Rows of spatial question data
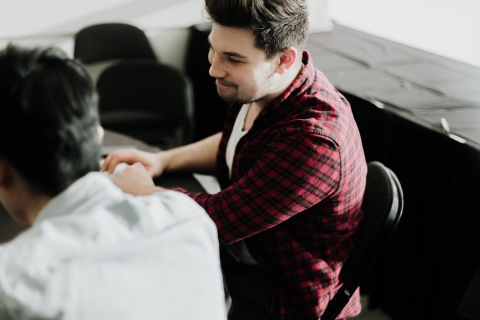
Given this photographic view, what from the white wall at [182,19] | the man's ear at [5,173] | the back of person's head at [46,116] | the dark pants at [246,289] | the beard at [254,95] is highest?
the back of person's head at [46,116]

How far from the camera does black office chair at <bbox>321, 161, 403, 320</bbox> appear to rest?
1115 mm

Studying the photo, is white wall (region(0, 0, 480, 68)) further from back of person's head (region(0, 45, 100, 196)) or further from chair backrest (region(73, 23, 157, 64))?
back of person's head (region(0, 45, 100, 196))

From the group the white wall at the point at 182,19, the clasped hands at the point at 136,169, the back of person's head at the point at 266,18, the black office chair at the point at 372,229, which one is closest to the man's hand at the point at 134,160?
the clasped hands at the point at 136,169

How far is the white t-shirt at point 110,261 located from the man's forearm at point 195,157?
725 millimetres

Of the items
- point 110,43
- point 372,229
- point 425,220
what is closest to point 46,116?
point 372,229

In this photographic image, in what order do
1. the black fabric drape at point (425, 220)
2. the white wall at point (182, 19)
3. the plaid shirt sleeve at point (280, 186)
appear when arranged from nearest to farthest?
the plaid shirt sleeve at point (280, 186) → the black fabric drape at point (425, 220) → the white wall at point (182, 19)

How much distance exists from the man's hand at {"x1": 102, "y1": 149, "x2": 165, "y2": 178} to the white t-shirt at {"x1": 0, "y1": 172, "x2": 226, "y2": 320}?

EXERCISE DIRECTIONS :: Rewrite all of the lines above, substituting "dark desk chair" for each occurrence of "black office chair" and keeping everything else unchanged. Omit the pictures from your response.

TASK SOLUTION ::
Given this photographic view, what from the white wall at [182,19] | the man's ear at [5,173] | the back of person's head at [46,116] | the dark pants at [246,289] | the beard at [254,95] is highest?
the back of person's head at [46,116]

How far from the camera does dark desk chair at <bbox>321, 161, 403, 320</bbox> appear to rest?
1115 mm

Studying the photo, is white wall (region(0, 0, 480, 68)) further from back of person's head (region(0, 45, 100, 196)) or further from chair backrest (region(73, 23, 157, 64))?
back of person's head (region(0, 45, 100, 196))

From the group the white wall at the point at 182,19, the clasped hands at the point at 136,169, the back of person's head at the point at 266,18, the dark desk chair at the point at 372,229, which one is closest to the man's hand at the point at 134,160?
the clasped hands at the point at 136,169

How far is the white t-shirt at point 110,261 located from the man's forearm at point 195,157?
725 millimetres

Of the items
- point 110,43
- point 372,229
- point 425,220
what is closest to point 46,116?
point 372,229

In this photographic image, in what order do
1. the black fabric drape at point (425, 220)
2. the white wall at point (182, 19)
3. the plaid shirt sleeve at point (280, 186)
appear when arranged from nearest to farthest?
the plaid shirt sleeve at point (280, 186) → the black fabric drape at point (425, 220) → the white wall at point (182, 19)

How much distance exists from the man's hand at {"x1": 102, "y1": 149, "x2": 165, "y2": 178} to the white t-shirt at {"x1": 0, "y1": 172, "x2": 226, "y2": 320}?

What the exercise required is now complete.